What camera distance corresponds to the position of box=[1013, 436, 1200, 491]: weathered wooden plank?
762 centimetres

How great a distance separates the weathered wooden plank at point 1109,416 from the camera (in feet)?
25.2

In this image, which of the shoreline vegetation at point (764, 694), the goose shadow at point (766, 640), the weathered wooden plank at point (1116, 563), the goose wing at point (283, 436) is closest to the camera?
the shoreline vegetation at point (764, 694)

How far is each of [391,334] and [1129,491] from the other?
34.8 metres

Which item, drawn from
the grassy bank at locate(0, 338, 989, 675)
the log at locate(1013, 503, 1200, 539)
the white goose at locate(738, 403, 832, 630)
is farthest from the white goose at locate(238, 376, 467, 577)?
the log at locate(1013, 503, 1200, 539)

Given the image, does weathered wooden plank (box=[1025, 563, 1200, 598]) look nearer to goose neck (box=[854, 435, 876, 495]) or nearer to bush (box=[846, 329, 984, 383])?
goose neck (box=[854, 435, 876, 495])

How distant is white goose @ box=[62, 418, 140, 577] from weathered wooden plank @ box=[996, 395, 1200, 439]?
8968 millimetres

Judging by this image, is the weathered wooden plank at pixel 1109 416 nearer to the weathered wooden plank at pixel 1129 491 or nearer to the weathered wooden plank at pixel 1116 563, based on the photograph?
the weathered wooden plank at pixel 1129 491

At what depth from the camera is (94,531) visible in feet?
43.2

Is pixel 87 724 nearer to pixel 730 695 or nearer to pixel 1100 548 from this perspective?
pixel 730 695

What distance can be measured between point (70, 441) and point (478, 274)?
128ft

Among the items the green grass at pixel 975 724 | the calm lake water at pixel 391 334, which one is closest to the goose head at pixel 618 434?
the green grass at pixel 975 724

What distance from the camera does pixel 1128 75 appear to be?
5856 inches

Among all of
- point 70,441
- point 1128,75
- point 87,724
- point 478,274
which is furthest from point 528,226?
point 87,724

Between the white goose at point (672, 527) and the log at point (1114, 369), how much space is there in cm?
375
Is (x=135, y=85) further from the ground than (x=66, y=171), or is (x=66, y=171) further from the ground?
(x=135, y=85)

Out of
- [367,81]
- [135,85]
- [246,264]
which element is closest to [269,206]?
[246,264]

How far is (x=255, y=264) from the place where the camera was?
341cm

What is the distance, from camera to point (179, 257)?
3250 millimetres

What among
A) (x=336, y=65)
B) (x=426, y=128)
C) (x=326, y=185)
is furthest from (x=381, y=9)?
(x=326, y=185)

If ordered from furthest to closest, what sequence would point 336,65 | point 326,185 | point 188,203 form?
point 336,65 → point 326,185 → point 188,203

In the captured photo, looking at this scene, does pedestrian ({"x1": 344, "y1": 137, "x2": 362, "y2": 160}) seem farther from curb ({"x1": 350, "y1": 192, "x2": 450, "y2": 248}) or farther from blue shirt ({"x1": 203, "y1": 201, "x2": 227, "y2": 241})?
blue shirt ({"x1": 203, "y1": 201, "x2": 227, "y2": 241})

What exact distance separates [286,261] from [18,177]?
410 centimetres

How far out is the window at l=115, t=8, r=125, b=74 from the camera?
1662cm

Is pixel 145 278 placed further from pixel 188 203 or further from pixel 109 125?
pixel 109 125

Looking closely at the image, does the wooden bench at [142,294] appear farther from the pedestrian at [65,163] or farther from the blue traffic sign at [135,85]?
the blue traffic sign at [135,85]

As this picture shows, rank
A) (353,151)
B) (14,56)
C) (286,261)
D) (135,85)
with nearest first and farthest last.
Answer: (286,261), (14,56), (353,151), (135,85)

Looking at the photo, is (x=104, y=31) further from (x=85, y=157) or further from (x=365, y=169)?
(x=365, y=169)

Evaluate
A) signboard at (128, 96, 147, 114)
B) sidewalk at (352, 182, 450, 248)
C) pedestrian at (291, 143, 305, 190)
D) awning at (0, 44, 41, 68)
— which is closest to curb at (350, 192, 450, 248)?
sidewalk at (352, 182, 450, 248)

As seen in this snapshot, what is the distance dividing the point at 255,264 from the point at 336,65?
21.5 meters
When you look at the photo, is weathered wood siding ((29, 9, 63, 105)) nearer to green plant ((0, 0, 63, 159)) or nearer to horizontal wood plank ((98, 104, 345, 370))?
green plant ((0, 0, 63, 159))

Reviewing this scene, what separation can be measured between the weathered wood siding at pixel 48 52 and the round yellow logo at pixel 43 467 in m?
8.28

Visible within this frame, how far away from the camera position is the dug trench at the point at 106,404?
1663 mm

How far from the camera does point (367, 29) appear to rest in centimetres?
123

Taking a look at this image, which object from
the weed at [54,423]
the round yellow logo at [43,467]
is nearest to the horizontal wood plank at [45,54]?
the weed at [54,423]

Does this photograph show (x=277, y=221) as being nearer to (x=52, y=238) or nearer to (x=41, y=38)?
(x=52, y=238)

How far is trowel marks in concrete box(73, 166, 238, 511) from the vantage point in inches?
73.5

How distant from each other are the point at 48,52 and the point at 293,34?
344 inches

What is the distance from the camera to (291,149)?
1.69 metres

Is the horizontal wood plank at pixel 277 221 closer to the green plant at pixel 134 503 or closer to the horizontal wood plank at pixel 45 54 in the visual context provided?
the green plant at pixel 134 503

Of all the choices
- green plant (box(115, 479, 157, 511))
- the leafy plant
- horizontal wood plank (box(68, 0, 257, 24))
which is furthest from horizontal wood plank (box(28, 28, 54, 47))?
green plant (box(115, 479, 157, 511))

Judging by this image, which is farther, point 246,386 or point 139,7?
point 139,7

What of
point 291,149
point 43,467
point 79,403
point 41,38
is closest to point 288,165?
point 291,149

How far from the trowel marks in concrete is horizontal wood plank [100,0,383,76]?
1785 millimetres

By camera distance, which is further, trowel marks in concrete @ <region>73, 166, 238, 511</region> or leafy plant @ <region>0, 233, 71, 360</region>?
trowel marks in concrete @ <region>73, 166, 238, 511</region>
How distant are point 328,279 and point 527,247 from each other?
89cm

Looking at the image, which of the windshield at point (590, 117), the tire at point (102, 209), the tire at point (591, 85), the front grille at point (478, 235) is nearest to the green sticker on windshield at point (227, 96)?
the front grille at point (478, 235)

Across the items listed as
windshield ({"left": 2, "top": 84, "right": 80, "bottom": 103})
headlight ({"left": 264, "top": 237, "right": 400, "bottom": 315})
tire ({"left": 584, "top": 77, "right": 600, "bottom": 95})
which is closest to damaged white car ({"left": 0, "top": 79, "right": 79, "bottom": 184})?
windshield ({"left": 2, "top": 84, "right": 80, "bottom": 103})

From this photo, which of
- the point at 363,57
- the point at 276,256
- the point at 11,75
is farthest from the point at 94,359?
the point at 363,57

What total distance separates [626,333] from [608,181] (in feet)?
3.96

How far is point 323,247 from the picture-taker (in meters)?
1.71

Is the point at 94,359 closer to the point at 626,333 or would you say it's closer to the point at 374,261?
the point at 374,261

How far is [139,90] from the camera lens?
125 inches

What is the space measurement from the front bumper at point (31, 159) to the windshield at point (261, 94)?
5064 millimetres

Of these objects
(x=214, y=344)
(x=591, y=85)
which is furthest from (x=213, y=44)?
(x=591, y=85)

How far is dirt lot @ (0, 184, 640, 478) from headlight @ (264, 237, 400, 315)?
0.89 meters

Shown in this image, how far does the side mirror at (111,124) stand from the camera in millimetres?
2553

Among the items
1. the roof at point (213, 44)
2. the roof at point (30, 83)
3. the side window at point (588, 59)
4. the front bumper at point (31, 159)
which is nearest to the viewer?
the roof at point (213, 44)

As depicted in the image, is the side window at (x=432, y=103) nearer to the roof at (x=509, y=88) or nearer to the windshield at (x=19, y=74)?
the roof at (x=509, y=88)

——————

- _What is being asked_: Write out every one of the lines above word for word, changing nothing.

- _Result of this exercise_:
What camera distance corresponds to the position of box=[1013, 436, 1200, 491]: weathered wooden plank?
762 centimetres

How great a distance separates the weathered wooden plank at point 1109,416 from the camera (in feet)?
25.2

In this image, which of the shoreline vegetation at point (764, 694), the goose shadow at point (766, 640), the weathered wooden plank at point (1116, 563), the goose wing at point (283, 436) is closest to the camera?
the shoreline vegetation at point (764, 694)

How far is each of [391,334] and [1129,491] from the other?
34.8 metres

Which item, drawn from
the grassy bank at locate(0, 338, 989, 675)
the log at locate(1013, 503, 1200, 539)
the white goose at locate(738, 403, 832, 630)
is farthest from the white goose at locate(238, 376, 467, 577)?
the log at locate(1013, 503, 1200, 539)

Given the image, does weathered wooden plank (box=[1025, 563, 1200, 598]) look nearer to goose neck (box=[854, 435, 876, 495]) or nearer to bush (box=[846, 329, 984, 383])?
goose neck (box=[854, 435, 876, 495])

How distant is white goose @ box=[62, 418, 140, 577] from weathered wooden plank @ box=[996, 395, 1200, 439]?
8968 millimetres

Judging by this image, is the weathered wooden plank at pixel 1109 416 nearer to the weathered wooden plank at pixel 1129 491 or nearer to the weathered wooden plank at pixel 1116 563, based on the photograph?
the weathered wooden plank at pixel 1129 491

At what depth from the camera is (94,531) visible in feet?
43.2

Is pixel 87 724 nearer to pixel 730 695 or nearer to pixel 1100 548 from this perspective?
pixel 730 695

What distance can be measured between point (70, 441) and point (478, 274)?
128ft

Among the items the green grass at pixel 975 724 | the calm lake water at pixel 391 334, which one is closest to the goose head at pixel 618 434?
the green grass at pixel 975 724

What distance from the camera does pixel 1128 75 appear to be?
5856 inches

Among all of
- point 70,441
- point 1128,75
- point 87,724
- point 478,274
which is furthest from point 528,226?
point 87,724

Between the white goose at point (672, 527) and the log at point (1114, 369), how much space is there in cm?
375
Is (x=135, y=85) further from the ground than (x=66, y=171), or is (x=66, y=171) further from the ground?
(x=135, y=85)

Out of
- [367,81]
- [135,85]
- [246,264]
which element is closest to [269,206]?
[246,264]

How far is (x=255, y=264) from the place where the camera was?
341cm

What is the distance, from camera to point (179, 257)?
3250 millimetres

What among
A) (x=336, y=65)
B) (x=426, y=128)
C) (x=326, y=185)
is furthest from (x=381, y=9)?
(x=326, y=185)

If ordered from furthest to closest, what sequence would point 336,65 | point 326,185 | point 188,203 form?
point 336,65 → point 326,185 → point 188,203

In the captured photo, looking at this scene, does pedestrian ({"x1": 344, "y1": 137, "x2": 362, "y2": 160}) seem farther from curb ({"x1": 350, "y1": 192, "x2": 450, "y2": 248}) or farther from blue shirt ({"x1": 203, "y1": 201, "x2": 227, "y2": 241})?
blue shirt ({"x1": 203, "y1": 201, "x2": 227, "y2": 241})

What exact distance separates [286,261] from [18,177]?
410 centimetres

How far out is the window at l=115, t=8, r=125, b=74 from the camera?
1662cm

Is pixel 145 278 placed further from pixel 188 203 or further from pixel 109 125?
pixel 109 125

Looking closely at the image, does the wooden bench at [142,294] appear farther from the pedestrian at [65,163] or farther from the blue traffic sign at [135,85]?
the blue traffic sign at [135,85]

As this picture shows, rank
A) (353,151)
B) (14,56)
C) (286,261)
D) (135,85)
with nearest first and farthest last.
Answer: (286,261), (14,56), (353,151), (135,85)

Looking at the photo, is (x=104, y=31) further from (x=85, y=157) or further from (x=365, y=169)?
(x=365, y=169)

Evaluate
A) signboard at (128, 96, 147, 114)
B) sidewalk at (352, 182, 450, 248)
C) pedestrian at (291, 143, 305, 190)
D) awning at (0, 44, 41, 68)
— which is closest to curb at (350, 192, 450, 248)?
sidewalk at (352, 182, 450, 248)

As seen in this snapshot, what is the distance dividing the point at 255,264 from the point at 336,65?
21.5 meters
When you look at the photo, is weathered wood siding ((29, 9, 63, 105)) nearer to green plant ((0, 0, 63, 159)) or nearer to horizontal wood plank ((98, 104, 345, 370))?
green plant ((0, 0, 63, 159))

Reviewing this scene, what separation can be measured between the weathered wood siding at pixel 48 52 and the round yellow logo at pixel 43 467 in m?
8.28

Visible within this frame, how far away from the camera position is the dug trench at the point at 106,404?
1663 mm

How far from the camera does point (367, 29) appear to rest in centimetres?
123

Taking a look at this image, which object from
the weed at [54,423]
the round yellow logo at [43,467]
is nearest to the horizontal wood plank at [45,54]?
the weed at [54,423]

Does this photograph show (x=277, y=221) as being nearer to (x=52, y=238) or nearer to (x=41, y=38)?
(x=52, y=238)

How far is trowel marks in concrete box(73, 166, 238, 511) from the vantage point in inches?
73.5

How distant from each other are the point at 48,52 and the point at 293,34?
344 inches

What is the distance from the camera to (291,149)?
1.69 metres

Is the horizontal wood plank at pixel 277 221 closer to the green plant at pixel 134 503 or closer to the horizontal wood plank at pixel 45 54 in the visual context provided?
the green plant at pixel 134 503

Of all the choices
- green plant (box(115, 479, 157, 511))
- the leafy plant
- horizontal wood plank (box(68, 0, 257, 24))
which is furthest from horizontal wood plank (box(28, 28, 54, 47))?
green plant (box(115, 479, 157, 511))

Judging by this image, which is farther, point 246,386 or point 139,7?
point 139,7

What of
point 291,149
point 43,467
point 79,403
point 41,38
is closest to point 288,165?
point 291,149

How far from the trowel marks in concrete is horizontal wood plank [100,0,383,76]?
1785 millimetres

By camera distance, which is further, trowel marks in concrete @ <region>73, 166, 238, 511</region> or leafy plant @ <region>0, 233, 71, 360</region>?
trowel marks in concrete @ <region>73, 166, 238, 511</region>
How distant are point 328,279 and point 527,247 from each other?
89cm

Looking at the image, which of the windshield at point (590, 117), the tire at point (102, 209), the tire at point (591, 85), the front grille at point (478, 235) is nearest to the green sticker on windshield at point (227, 96)?
the front grille at point (478, 235)

Across the items listed as
windshield ({"left": 2, "top": 84, "right": 80, "bottom": 103})
headlight ({"left": 264, "top": 237, "right": 400, "bottom": 315})
tire ({"left": 584, "top": 77, "right": 600, "bottom": 95})
which is closest to damaged white car ({"left": 0, "top": 79, "right": 79, "bottom": 184})?
windshield ({"left": 2, "top": 84, "right": 80, "bottom": 103})

From this photo, which of
- the point at 363,57
- the point at 276,256
- the point at 11,75
is farthest from the point at 94,359?
the point at 363,57

What total distance separates [626,333] from [608,181] (in feet)?
3.96

How far is point 323,247 from the picture-taker (in meters)?
1.71

Is the point at 94,359 closer to the point at 626,333 or would you say it's closer to the point at 374,261?
the point at 374,261

How far is [139,90] from the camera lens?
125 inches

What is the space measurement from the front bumper at point (31, 159) to the windshield at point (261, 94)?
5064 millimetres

Of these objects
(x=214, y=344)
(x=591, y=85)
which is furthest from (x=213, y=44)?
(x=591, y=85)

How far is dirt lot @ (0, 184, 640, 478) from headlight @ (264, 237, 400, 315)?
0.89 meters

Shown in this image, how far does the side mirror at (111,124) stand from the camera in millimetres?
2553

Among the items
1. the roof at point (213, 44)
2. the roof at point (30, 83)
3. the side window at point (588, 59)
4. the front bumper at point (31, 159)
which is nearest to the viewer?
the roof at point (213, 44)

As depicted in the image, is the side window at (x=432, y=103) nearer to the roof at (x=509, y=88) or nearer to the windshield at (x=19, y=74)?
the roof at (x=509, y=88)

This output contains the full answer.